Jon almost pouted at him, but since Damian had started to fix the part he'd indicated, Jon decided to take it as a win. He went back to his coal, but that quickly got boring, and there were no customers, upsell or not, so he tried, "Didn't you like any of the worlds we passed through?"

"What's there to like?"

"I liked the one with the living plants?"

"Too Poison Ivy."

"What about the dancing pengui-- No, okay, I heard why that was wrong while I was saying it." Jon frowned, trying to remember what order things had happened in. "What came after penguins?"

There was a slight pause and then, with as much angry disgust as Jon had ever heard a person put in their voice, Damian said, "Clownworld."

Jon shuddered in sympathy. The feet. The feet had been so big. And the noses--!

"What about that one where everyone was a spy?" he asked instead.

Damian scoffed. "If I wanted to spend all night checking if my colleagues were trying to stab me in the back, I would stay with Mother and Grandfather."

"But intrigue! Mystery! Disguises and stalking people and complicated heists and sudden moments of hyperviolence.
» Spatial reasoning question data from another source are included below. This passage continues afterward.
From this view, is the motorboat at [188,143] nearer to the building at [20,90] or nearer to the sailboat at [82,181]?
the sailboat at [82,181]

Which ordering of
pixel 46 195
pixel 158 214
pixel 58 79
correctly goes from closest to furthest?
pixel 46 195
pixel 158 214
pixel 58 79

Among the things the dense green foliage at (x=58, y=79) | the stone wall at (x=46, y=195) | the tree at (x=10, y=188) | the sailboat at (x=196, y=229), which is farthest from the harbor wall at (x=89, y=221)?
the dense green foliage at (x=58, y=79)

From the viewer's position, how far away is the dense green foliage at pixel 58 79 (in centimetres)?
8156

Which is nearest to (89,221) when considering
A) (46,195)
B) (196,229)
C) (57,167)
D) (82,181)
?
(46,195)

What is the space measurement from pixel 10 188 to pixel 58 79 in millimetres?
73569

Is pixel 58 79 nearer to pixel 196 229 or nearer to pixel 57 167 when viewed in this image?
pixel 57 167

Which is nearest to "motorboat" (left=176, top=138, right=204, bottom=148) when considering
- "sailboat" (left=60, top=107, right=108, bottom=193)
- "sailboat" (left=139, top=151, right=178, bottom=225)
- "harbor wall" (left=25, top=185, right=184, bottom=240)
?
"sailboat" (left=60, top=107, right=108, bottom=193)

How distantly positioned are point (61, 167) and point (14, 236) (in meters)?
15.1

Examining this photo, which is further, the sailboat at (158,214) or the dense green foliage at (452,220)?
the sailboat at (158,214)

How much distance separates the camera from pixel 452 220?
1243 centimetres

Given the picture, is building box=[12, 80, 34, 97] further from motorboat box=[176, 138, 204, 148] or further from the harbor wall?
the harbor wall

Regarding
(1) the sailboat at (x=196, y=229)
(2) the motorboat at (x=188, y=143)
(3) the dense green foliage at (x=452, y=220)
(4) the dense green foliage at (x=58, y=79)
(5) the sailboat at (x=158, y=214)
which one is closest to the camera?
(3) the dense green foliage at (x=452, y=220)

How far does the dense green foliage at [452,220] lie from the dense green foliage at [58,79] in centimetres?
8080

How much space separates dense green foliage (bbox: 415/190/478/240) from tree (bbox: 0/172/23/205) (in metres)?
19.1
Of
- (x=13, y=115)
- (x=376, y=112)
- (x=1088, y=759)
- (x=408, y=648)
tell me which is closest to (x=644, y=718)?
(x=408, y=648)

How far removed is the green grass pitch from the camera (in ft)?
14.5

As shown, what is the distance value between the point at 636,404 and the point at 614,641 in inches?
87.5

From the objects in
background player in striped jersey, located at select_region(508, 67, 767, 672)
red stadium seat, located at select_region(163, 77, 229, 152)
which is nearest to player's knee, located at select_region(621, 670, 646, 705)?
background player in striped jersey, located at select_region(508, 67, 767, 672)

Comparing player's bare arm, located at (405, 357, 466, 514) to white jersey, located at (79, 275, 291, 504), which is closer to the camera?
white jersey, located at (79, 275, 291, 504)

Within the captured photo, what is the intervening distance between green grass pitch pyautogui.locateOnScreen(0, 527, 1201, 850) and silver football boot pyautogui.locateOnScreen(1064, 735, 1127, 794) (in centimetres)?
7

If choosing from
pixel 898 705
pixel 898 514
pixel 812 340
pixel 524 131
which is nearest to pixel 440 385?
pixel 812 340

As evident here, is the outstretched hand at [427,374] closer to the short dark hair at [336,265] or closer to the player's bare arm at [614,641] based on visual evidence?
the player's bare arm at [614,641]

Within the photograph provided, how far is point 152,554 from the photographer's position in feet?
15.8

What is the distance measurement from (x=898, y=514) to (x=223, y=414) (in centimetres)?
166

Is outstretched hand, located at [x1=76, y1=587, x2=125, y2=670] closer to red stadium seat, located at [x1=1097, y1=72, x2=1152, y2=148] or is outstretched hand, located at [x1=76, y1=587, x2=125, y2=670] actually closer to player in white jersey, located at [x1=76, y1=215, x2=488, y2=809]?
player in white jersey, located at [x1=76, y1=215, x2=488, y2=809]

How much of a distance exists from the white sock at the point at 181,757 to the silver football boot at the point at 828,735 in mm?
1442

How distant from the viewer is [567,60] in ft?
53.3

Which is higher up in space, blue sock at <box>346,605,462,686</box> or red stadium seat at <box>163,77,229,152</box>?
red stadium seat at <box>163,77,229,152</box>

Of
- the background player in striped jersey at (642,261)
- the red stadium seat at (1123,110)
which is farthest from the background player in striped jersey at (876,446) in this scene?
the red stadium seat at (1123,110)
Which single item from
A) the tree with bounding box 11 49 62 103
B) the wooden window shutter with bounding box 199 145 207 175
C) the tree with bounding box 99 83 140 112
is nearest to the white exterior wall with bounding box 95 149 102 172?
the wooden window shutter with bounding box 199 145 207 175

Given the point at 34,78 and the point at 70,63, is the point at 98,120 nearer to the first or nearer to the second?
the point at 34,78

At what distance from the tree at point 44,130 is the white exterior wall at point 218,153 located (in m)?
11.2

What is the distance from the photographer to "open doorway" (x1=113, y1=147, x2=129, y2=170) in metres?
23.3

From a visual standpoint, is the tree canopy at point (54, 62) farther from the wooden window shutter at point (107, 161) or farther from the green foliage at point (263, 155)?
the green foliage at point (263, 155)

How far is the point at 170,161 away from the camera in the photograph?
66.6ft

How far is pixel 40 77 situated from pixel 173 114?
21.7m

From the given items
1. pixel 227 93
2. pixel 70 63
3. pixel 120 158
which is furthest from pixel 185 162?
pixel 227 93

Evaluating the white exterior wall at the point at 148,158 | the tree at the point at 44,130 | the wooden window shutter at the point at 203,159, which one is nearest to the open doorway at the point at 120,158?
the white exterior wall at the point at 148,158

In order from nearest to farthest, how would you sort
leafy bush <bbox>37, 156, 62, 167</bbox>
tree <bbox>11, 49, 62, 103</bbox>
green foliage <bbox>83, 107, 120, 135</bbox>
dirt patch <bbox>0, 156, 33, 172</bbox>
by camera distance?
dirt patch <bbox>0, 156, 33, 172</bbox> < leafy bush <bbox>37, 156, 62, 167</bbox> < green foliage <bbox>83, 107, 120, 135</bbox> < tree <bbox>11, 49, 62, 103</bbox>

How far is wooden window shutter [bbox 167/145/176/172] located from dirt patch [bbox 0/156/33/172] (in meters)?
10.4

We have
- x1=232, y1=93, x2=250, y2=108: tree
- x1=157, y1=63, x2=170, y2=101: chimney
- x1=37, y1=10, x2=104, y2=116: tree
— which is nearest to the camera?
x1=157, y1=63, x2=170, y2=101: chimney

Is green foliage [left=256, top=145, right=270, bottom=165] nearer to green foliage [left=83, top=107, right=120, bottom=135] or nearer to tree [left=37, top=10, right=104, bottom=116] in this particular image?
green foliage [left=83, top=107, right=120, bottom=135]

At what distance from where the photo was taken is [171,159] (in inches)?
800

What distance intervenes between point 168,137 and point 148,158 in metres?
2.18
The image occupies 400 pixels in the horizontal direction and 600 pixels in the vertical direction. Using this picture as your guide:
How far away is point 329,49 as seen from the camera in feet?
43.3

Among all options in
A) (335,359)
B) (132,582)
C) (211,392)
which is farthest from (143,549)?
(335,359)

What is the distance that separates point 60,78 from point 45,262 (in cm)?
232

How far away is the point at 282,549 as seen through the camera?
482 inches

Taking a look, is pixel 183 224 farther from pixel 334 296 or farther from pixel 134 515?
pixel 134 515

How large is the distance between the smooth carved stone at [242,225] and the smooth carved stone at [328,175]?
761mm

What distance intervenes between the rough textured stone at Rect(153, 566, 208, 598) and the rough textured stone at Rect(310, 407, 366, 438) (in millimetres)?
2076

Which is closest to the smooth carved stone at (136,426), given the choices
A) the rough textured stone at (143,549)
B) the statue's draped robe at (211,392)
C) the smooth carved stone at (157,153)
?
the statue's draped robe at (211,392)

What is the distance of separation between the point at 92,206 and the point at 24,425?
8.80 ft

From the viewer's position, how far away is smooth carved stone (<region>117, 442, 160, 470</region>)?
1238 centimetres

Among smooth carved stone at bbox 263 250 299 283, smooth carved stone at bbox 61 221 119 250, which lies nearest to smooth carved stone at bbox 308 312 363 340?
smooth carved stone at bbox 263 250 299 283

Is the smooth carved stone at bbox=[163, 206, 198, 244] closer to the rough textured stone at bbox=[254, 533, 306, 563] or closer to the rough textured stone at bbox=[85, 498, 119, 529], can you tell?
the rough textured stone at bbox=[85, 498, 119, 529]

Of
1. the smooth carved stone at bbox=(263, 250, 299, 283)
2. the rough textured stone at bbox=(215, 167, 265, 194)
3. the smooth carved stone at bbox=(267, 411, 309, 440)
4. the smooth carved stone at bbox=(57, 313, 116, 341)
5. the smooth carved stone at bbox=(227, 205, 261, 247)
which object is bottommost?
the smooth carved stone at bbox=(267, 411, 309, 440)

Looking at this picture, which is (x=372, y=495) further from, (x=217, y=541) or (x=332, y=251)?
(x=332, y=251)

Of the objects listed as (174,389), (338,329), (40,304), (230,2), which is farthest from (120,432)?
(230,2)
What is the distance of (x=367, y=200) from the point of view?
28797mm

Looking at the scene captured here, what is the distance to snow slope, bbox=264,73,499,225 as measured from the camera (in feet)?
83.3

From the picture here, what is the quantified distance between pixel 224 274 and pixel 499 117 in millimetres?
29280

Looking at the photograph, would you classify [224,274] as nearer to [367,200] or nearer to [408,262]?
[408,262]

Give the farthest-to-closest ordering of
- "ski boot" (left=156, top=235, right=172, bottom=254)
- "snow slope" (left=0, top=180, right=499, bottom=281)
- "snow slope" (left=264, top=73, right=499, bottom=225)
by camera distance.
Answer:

It's like your usual evening but all the time," Jon mused cheerfully, ignoring what suspiciously sounded like a growl escaping Damian's hood. "And what about all the cool gadgets they had?"

"Boring, pointless, or poor quality versions of tools I am already carrying."

"I liked the watches, with the flip up faces and the secret radio!"

"Our communicators are vastly better. And your phone can do videos. Why would you want a flip up watch?"

"Uh. Because they're sweet?" Damian lifted his head to mouth 'sweet' at Jon in a disparaging way. Jon pointedly ignored this with a huff, crossing his arms across his chest, accidentally smudging coal dust on his S. "But, no. You had to come here. Where literally everyone has beyond basic human powers. We've seen flight, fire, physics, magicians, that guy who was a computer, the ice lady, that guy who could talk to moose, the tiny shouty inventor lady who hated our capes that you wanted to steal the wire from. And what do they do with it? Nothing! All those superpowers and there's still poverty and sickness and homelessness and they don't do anything!"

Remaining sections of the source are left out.